Ganz Italien rote Zone vom 24. Dezember bis 6. Jänner? Heute wird entschieden

Noch steht es in den Sternen, ob die italienische Regierung ganz Italien über die Feiertage und bis ins neue Jahr hinein zur roten Zone erklärt. Die Regierung von Premier Giuseppe Conte will somit eine dritte Infektionswelle im Jänner vermeiden. Heute soll eine Entscheidung fallen. Südtirol will indes einen eigenen Weg gehen.

Giuseppe Conte.
Badge Local
Giuseppe Conte. - Foto: © ANSA / Filippo Attili/US Palazzo Chigi
Alle Regionen Italiens sollen wieder rote oder zumindest orange Zone mit Teil-Lockdowns werden und zwar ab dem 24. Dezember bis zum 6. Jänner 2021. Damit würden Geschäfte und Lokale geschlossen bleiben und die Reisefreiheit stark eingeschränkt werden.

Über diese mögliche Verschärfung der Restriktionen sprach Premier Giuseppe Conte am Mittwoch mit den Delegationen der Regierungsparteien.

Es wird heftig diskutiert in Rom, die Fronten sind verhärtet: Während Regionen wie Venetien, Friaul-Julisch Venetien, Marken, Molise und Latium die Regierung aufrufen, ganz Italien in eine rote Zone mit Lockdown über die Feiertage umzuwandeln, sind andere Regionspräsidenten wie Liguriens Regionalchef Giovanni Toti dagegen.

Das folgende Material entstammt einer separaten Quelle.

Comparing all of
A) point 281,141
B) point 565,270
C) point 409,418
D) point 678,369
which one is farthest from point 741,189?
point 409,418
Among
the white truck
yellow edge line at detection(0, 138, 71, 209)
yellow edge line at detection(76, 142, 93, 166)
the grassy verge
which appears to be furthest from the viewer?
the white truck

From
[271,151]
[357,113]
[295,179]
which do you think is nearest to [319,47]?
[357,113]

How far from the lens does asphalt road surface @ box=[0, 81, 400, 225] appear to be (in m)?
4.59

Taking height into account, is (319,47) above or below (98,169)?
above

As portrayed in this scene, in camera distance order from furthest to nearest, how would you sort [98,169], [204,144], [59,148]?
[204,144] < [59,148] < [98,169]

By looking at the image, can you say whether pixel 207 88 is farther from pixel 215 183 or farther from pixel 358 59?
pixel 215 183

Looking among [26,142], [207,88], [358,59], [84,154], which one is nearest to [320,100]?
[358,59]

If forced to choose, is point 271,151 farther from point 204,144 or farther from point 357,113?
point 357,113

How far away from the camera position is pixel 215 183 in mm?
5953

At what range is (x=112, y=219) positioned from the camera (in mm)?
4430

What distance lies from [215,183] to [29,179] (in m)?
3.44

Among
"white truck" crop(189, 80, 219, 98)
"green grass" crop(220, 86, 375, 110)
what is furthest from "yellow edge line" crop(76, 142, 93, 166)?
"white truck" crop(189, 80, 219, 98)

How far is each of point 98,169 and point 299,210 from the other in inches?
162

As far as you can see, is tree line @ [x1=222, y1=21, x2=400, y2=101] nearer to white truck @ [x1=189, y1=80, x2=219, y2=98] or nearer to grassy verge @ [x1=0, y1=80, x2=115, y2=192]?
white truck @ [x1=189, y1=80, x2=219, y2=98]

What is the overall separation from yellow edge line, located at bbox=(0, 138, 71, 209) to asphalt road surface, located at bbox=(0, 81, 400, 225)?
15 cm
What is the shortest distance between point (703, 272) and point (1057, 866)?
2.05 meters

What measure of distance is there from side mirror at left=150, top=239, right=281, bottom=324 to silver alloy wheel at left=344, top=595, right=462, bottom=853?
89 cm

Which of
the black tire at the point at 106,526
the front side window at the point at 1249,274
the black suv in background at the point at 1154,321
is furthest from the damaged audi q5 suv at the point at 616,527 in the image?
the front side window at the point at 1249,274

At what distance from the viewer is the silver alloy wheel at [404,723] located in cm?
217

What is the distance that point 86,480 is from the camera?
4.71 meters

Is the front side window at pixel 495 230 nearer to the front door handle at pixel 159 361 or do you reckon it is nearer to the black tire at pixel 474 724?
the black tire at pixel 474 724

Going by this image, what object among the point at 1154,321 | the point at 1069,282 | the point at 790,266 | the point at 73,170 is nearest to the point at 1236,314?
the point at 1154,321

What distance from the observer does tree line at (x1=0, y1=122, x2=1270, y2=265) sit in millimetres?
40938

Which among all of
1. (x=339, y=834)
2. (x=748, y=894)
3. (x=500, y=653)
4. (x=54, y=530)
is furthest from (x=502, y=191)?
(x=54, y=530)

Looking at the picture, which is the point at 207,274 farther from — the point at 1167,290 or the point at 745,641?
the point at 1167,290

Auch SVP-Senatorin Julia Unterberger setzt sich für Bewegungsfreiheit zwischen den Gemeinden ein.

Der Handel warnte vor katastrophalen Auswirkungen auf die Wirtschaft, sollte ein Lockdown während der Weihnachtsfeiertage verhängt werden. Die Verluste bezifferte der Handelsverband Confesercenti auf zehn Milliarden Euro. Drei Milliarden Euro würde der Umsatzverlust von Restaurants und anderen Lokalen betragen, wenn sie über die Weihnachtsfeiertage geschlossen bleiben müssten.

Am heutigen Donnerstag soll im Palazzo Chigi eine Entscheidung fallen.

In Südtirol wird derzeit über eigene Regelungen diskutiert. Hierzulande sollen die Menschen die engsten Verwandten an Weihnachten besuchen bzw. zusammen feiern dürfen – auch über die Gemeindegrenzen hinaus.

Inzwischen kündigte Polizeichef Franco Gabrielli strenge Kontrollen auf Autobahnen, Bahnhöfen und Flughäfen während der Weihnachtsfeiertage an. 70.000 Sicherheitskräfte werden kontrollieren, dass sich die Italiener an die Vorschriften halten. Die Bürgermeister wollen Ansammlungen in den Stadtkernen verhindern.